(ЗАДАНИЕ 1) Перепишите без изменений часть записей: от строки, содержащей "Which of these, point", до конца записей включительно.

(ОТРЫВОК)
____
Оське должно было скоро исполниться 4, в мае, а Ясику в сентябре исполнялось 11. Они побывали оба у меня в Бутырке на свидании. Но Оська ничего этого, конечно, не усвоил. А Ясик был, кроме того, один раз с мамой и в Казани на свидании. И он потом присылал мне письма с картинками, рисовал Казанский кремль. Нет-нет, Ясик все знал и все понимал.

Что начало происходить? Вы вышли в 72-м. Ожидания, сценарии будущего, планы — какими они были?

Ну, что было? Во-первых, когда я садилась, никакой эмиграции не было. Когда я вышла, эмиграция была уже вовсю. У всех был главный вопрос: ехать — не ехать? Для меня было ясно — не ехать. И никуда я не собиралась.

Почему?
____
(ИСХОДНЫЕ ДАННЫЕ)
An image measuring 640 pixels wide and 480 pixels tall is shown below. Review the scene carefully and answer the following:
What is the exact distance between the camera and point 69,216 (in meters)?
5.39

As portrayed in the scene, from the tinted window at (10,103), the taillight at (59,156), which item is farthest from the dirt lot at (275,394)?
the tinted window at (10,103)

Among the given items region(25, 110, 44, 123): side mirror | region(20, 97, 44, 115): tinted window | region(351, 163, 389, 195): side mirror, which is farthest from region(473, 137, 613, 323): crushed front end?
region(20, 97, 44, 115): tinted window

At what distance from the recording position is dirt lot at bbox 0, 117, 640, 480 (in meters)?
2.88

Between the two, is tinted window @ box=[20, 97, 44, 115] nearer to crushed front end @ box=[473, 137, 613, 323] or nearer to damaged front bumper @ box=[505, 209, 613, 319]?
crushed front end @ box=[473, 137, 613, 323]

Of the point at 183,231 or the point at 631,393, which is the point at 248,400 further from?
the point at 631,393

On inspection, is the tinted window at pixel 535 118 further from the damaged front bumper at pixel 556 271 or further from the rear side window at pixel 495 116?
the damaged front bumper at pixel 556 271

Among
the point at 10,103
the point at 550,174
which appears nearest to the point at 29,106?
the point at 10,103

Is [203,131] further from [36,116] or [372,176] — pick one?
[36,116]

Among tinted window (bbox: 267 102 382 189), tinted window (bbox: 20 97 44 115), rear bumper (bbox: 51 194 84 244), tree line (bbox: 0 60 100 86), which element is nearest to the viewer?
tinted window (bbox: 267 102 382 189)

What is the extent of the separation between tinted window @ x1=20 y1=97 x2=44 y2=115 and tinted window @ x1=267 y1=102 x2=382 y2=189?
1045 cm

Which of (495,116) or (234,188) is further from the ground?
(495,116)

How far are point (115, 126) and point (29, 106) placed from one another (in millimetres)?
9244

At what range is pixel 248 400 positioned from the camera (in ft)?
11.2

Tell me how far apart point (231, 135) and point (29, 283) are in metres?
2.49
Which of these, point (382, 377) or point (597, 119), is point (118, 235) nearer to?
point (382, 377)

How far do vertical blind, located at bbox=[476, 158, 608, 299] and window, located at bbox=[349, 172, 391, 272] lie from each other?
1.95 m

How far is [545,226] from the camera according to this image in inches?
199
____
(ЗАДАНИЕ 2) Назовите все места, упомянутые в отрывке.

(ПОЛНЫЙ ОТВЕТ 1)
Which of these, point (382, 377) or point (597, 119), is point (118, 235) nearer to?
point (382, 377)

How far do vertical blind, located at bbox=[476, 158, 608, 299] and window, located at bbox=[349, 172, 391, 272] lie from each other?
1.95 m

How far is [545,226] from the camera according to this image in inches?
199

(ПОЛНЫЙ ОТВЕТ 2) Бутырка, Казань, Казанский кремль